━━ STORED ROWS

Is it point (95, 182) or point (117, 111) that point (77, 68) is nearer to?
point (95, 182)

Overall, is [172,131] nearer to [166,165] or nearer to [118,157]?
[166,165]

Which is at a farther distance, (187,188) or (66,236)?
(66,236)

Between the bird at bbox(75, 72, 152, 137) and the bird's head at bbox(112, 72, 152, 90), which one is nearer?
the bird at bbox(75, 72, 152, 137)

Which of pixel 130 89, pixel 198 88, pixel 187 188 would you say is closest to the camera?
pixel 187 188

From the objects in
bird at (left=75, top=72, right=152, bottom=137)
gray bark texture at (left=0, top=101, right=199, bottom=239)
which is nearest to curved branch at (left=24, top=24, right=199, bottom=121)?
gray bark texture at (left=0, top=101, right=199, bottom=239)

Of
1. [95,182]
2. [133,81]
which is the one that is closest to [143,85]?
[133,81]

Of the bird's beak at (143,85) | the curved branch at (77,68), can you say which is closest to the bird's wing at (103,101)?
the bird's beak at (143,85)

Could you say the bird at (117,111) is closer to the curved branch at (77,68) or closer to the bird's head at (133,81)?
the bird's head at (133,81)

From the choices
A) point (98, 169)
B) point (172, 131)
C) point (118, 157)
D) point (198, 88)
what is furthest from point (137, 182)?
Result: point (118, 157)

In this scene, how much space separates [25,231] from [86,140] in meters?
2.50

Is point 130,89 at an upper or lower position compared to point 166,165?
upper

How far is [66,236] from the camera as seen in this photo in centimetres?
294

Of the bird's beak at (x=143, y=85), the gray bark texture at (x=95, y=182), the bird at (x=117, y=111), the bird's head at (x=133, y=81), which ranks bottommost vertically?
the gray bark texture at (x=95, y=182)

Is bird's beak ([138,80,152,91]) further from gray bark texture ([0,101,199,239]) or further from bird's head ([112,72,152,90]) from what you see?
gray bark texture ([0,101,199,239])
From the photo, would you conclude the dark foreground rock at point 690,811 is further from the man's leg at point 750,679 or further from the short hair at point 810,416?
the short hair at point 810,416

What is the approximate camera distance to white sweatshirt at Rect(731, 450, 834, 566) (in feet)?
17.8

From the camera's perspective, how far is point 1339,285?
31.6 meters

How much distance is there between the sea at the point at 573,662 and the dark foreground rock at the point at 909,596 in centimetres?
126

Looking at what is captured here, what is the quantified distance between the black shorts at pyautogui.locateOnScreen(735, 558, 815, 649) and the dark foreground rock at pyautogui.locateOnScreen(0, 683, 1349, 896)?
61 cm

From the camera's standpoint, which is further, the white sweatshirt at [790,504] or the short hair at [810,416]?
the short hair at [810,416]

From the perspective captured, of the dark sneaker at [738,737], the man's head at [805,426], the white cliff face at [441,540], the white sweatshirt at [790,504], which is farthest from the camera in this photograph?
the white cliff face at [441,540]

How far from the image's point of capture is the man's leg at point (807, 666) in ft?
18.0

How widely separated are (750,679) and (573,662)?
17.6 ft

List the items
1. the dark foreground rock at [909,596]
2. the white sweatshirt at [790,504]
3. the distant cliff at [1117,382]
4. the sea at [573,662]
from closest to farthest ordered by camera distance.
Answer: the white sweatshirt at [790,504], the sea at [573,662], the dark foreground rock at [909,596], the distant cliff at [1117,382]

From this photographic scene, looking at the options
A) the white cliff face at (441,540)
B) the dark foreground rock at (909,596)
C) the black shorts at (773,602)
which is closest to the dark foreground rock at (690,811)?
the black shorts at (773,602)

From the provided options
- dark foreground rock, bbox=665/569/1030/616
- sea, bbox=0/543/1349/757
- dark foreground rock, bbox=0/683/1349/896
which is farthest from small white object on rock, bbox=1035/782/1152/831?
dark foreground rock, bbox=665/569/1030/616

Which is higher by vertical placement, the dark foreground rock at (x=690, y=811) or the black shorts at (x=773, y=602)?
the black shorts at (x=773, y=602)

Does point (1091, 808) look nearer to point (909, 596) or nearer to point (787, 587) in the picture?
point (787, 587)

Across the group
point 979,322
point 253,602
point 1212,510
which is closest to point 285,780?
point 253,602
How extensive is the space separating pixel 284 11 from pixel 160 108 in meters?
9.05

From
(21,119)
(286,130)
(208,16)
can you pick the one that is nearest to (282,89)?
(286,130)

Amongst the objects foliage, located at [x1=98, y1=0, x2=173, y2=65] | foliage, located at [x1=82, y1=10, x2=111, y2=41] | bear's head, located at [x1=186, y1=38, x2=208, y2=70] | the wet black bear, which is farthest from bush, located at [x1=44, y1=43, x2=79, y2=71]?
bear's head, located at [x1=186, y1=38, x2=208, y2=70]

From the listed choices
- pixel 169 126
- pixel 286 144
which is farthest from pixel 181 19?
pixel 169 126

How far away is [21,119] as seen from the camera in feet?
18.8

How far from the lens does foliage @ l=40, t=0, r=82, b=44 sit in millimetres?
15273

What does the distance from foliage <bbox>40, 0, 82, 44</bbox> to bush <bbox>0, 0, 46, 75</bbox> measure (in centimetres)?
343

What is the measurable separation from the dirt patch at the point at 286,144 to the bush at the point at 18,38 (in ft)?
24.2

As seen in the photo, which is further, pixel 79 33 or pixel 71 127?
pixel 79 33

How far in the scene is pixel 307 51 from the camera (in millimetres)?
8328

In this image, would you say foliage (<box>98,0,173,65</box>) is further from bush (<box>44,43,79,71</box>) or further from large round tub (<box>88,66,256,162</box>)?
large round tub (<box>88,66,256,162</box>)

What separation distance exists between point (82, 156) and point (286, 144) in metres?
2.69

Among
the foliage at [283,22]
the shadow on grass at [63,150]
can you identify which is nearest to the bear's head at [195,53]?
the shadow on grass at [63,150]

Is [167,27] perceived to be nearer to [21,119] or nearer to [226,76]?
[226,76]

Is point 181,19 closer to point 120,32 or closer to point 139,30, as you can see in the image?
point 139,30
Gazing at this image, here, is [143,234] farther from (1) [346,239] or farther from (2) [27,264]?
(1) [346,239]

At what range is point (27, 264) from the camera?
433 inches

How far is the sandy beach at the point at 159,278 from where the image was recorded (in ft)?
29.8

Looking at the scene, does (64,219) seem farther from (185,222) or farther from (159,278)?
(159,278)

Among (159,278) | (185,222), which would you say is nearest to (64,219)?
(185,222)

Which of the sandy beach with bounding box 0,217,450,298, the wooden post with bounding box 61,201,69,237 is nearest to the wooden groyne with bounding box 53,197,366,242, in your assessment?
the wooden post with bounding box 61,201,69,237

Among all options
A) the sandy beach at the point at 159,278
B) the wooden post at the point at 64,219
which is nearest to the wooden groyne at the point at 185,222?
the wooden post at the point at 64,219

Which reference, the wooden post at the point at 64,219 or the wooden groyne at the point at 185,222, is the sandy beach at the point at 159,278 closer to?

━━━━

EXERCISE PROMPT: Set every line of the listing down word for word.

OUTPUT FOR THIS EXERCISE:
Is it point (95, 182) or point (117, 111) that point (77, 68) is nearer to?
point (95, 182)

Overall, is [172,131] nearer to [166,165] or nearer to [118,157]?
[166,165]

Which is at a farther distance, (187,188) or (66,236)?
(66,236)

Between the bird at bbox(75, 72, 152, 137) and the bird's head at bbox(112, 72, 152, 90), which one is nearer?
the bird at bbox(75, 72, 152, 137)

Which of pixel 130 89, pixel 198 88, pixel 187 188 would you say is closest to the camera?
pixel 187 188

From the objects in
bird at (left=75, top=72, right=152, bottom=137)
gray bark texture at (left=0, top=101, right=199, bottom=239)
which is nearest to curved branch at (left=24, top=24, right=199, bottom=121)?
gray bark texture at (left=0, top=101, right=199, bottom=239)

Of
1. [95,182]
2. [133,81]
which is the one that is closest to [143,85]?
[133,81]

Of the bird's beak at (143,85) | the curved branch at (77,68), can you say which is closest to the bird's wing at (103,101)?
the bird's beak at (143,85)

Could you say the bird at (117,111) is closer to the curved branch at (77,68) or closer to the bird's head at (133,81)?
the bird's head at (133,81)

From the choices
A) point (98, 169)
B) point (172, 131)
C) point (118, 157)
D) point (198, 88)
what is furthest from point (137, 182)?
Result: point (118, 157)

In this scene, how much space separates [25,231] from [86,140] in meters?
2.50

Is point 130,89 at an upper or lower position compared to point 166,165?
upper

How far is [66,236] from the camera as seen in this photo in centimetres?
294

Of the bird's beak at (x=143, y=85), the gray bark texture at (x=95, y=182), the bird at (x=117, y=111), the bird's head at (x=133, y=81), which ranks bottommost vertically?
the gray bark texture at (x=95, y=182)

Is bird's beak ([138,80,152,91]) further from gray bark texture ([0,101,199,239]) or further from bird's head ([112,72,152,90]) from what you see?
gray bark texture ([0,101,199,239])
From the photo, would you conclude the dark foreground rock at point 690,811 is further from the man's leg at point 750,679 or further from the short hair at point 810,416?
the short hair at point 810,416

What is the approximate camera distance to white sweatshirt at Rect(731, 450, 834, 566) (in feet)?
17.8

From the camera's perspective, how far is point 1339,285?
31.6 meters

How much distance is there between the sea at the point at 573,662 and the dark foreground rock at the point at 909,596 in centimetres?
126

Looking at what is captured here, what is the quantified distance between the black shorts at pyautogui.locateOnScreen(735, 558, 815, 649) and the dark foreground rock at pyautogui.locateOnScreen(0, 683, 1349, 896)?
61 cm

From the camera's standpoint, which is further, the white sweatshirt at [790,504] or the short hair at [810,416]?
the short hair at [810,416]

From the perspective captured, of the dark sneaker at [738,737], the man's head at [805,426], the white cliff face at [441,540], the white sweatshirt at [790,504], which is farthest from the camera in this photograph?
the white cliff face at [441,540]

How far from the image's point of capture is the man's leg at point (807, 666) in ft?
18.0

How widely separated are (750,679) and (573,662)?
17.6 ft

List the items
1. the dark foreground rock at [909,596]
2. the white sweatshirt at [790,504]
3. the distant cliff at [1117,382]
4. the sea at [573,662]
from closest to farthest ordered by camera distance.
Answer: the white sweatshirt at [790,504], the sea at [573,662], the dark foreground rock at [909,596], the distant cliff at [1117,382]

From this photographic scene, looking at the options
A) the white cliff face at (441,540)
B) the dark foreground rock at (909,596)
C) the black shorts at (773,602)
which is closest to the dark foreground rock at (690,811)?
the black shorts at (773,602)

From the provided options
- dark foreground rock, bbox=665/569/1030/616
- sea, bbox=0/543/1349/757
- dark foreground rock, bbox=0/683/1349/896
which is farthest from small white object on rock, bbox=1035/782/1152/831?
dark foreground rock, bbox=665/569/1030/616

Which is higher by vertical placement, the dark foreground rock at (x=690, y=811) or the black shorts at (x=773, y=602)?
the black shorts at (x=773, y=602)

Does point (1091, 808) look nearer to point (909, 596) or nearer to point (787, 587) in the picture?
point (787, 587)

Across the group
point 979,322
point 253,602
point 1212,510
which is closest to point 285,780?
point 253,602
How extensive is the space separating pixel 284 11 from pixel 160 108 in meters?
9.05

From
(21,119)
(286,130)
(208,16)
can you pick the one that is nearest to (282,89)?
(286,130)

Amongst the objects foliage, located at [x1=98, y1=0, x2=173, y2=65] | foliage, located at [x1=82, y1=10, x2=111, y2=41] | bear's head, located at [x1=186, y1=38, x2=208, y2=70] | the wet black bear, which is farthest from bush, located at [x1=44, y1=43, x2=79, y2=71]?
bear's head, located at [x1=186, y1=38, x2=208, y2=70]

From the listed choices
- pixel 169 126
- pixel 286 144
which is farthest from pixel 181 19?
pixel 169 126

How far away is [21,119] as seen from the camera in feet?
18.8

How far from the lens does foliage @ l=40, t=0, r=82, b=44 sit in millimetres?
15273

What does the distance from foliage <bbox>40, 0, 82, 44</bbox> to bush <bbox>0, 0, 46, 75</bbox> measure (in centimetres)?
343

What is the measurable separation from the dirt patch at the point at 286,144 to the bush at the point at 18,38 (in ft)?
24.2

As seen in the photo, which is further, pixel 79 33 or pixel 71 127?
pixel 79 33

How far in the scene is pixel 307 51 from the camera (in millimetres)?
8328

In this image, would you say foliage (<box>98,0,173,65</box>) is further from bush (<box>44,43,79,71</box>) or further from large round tub (<box>88,66,256,162</box>)?
large round tub (<box>88,66,256,162</box>)

What separation distance exists between point (82, 156) and point (286, 144) in metres?
2.69

Among
the foliage at [283,22]
the shadow on grass at [63,150]
can you identify which is nearest to the bear's head at [195,53]?
the shadow on grass at [63,150]

Is [167,27] perceived to be nearer to [21,119] or nearer to [226,76]?
[226,76]

Is point 181,19 closer to point 120,32 or closer to point 139,30, as you can see in the image?
point 139,30
Gazing at this image, here, is [143,234] farther from (1) [346,239] or farther from (2) [27,264]?
(1) [346,239]

At what range is point (27, 264) from the camera?
433 inches

How far is the sandy beach at the point at 159,278 from where the image was recorded (in ft)?
29.8

Looking at the scene, does (64,219) seem farther from (185,222) or farther from (159,278)?
(159,278)

Among (159,278) | (185,222), which would you say is nearest to (64,219)?
(185,222)

Which of the sandy beach with bounding box 0,217,450,298, the wooden post with bounding box 61,201,69,237 is nearest to the wooden groyne with bounding box 53,197,366,242, in your assessment?
the wooden post with bounding box 61,201,69,237

Among all options
A) the sandy beach at the point at 159,278
B) the wooden post at the point at 64,219
which is nearest to the wooden groyne at the point at 185,222?
the wooden post at the point at 64,219

Which reference, the wooden post at the point at 64,219 or the wooden groyne at the point at 185,222, is the sandy beach at the point at 159,278 closer to?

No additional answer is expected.